The earliest practical applications will likely be diagnostic enzymes and research reagents — areas where rapid exploration matters and regulatory barriers are lower. Therapeutic antibodies will still require the standard clinical pipeline — Phase I, II, III — and the time savings there remain to be demonstrated.

Consider the progression. AlphaFold taught us to predict protein structure. ProGen taught us to generate new sequences on screen. Variational Synthesis completes the chain: from idea to physical molecule in one reaction. The gap between digital design and biological reality — the central obstacle in protein engineering — just narrowed.

The question is no longer whether we can design proteins at scale. The question is what to do with a quadrillion possibilities.

Frequently Asked Questions

How does Variational Synthesis differ from AlphaFold?

AlphaFold predicts the three-dimensional structure of a protein from its sequence. Variational Synthesis solves the inverse problem: it creates brand-new sequences that never existed before and manufactures them physically in a single reaction. AlphaFold is an analysis tool; Variational Synthesis is a production tool.

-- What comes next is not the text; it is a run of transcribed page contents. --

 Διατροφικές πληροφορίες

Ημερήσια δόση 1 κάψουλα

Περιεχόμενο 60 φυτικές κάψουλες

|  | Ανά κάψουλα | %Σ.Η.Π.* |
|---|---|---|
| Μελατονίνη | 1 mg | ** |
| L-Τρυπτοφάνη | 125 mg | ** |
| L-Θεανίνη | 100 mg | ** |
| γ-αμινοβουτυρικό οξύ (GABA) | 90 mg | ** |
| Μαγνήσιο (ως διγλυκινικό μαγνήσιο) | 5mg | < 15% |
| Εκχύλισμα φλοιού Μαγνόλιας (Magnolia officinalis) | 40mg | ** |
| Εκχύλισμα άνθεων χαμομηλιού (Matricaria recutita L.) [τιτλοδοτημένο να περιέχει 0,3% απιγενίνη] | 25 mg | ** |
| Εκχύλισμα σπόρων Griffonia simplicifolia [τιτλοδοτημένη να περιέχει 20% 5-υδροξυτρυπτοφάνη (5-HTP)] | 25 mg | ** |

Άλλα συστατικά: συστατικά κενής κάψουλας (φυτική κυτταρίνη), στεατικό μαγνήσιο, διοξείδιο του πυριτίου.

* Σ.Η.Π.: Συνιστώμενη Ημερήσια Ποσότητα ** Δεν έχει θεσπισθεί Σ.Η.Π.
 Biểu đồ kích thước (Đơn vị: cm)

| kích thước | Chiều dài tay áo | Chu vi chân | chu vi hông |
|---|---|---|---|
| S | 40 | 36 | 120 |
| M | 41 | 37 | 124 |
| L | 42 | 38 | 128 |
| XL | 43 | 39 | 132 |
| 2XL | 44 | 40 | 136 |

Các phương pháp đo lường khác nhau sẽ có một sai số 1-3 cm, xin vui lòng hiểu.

Could this method create a cancer drug?

Potentially, yes. One reaction can yield quadrillions of antibody variants, from which candidates that bind specific tumor markers can be selected. But the path from an antibody library to an approved drug still includes clinical trials that take years.

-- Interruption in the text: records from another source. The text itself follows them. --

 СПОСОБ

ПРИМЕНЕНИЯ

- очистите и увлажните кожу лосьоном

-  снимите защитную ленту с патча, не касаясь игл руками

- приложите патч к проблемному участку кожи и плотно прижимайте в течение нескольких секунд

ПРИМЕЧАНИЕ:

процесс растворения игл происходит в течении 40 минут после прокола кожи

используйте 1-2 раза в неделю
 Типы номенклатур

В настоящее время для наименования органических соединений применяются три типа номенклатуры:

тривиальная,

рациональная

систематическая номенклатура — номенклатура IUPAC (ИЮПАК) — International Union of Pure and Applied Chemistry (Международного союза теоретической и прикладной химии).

Why is it cheaper than conventional synthesis?

Conventional protein synthesis is a one-at-a-time operation: each sequence must be assembled individually at a cost of tens to hundreds of dollars per gene. Variational Synthesis uses a single chemical reaction whose stochastic nature automatically generates trillions of unique variants. The cost reduction is roughly a trillion-fold.

What does «stochastic synthesis» mean in practice?

At every step of DNA synthesis, one of four nucleotides attaches to the chain at random. Normally, this randomness is considered a source of error. Variational Synthesis harnesses it: the AI model tunes the attachment probabilities so that the trillions of random molecules emerging from the reaction encode exactly the proteins it intended.

When will drugs built with this method reach patients?

Diagnostic enzymes and research reagents could appear within 1–2 years. Therapeutic proteins will require standard clinical trials, putting them on a 5–10 year horizon even if the design phase is radically accelerated.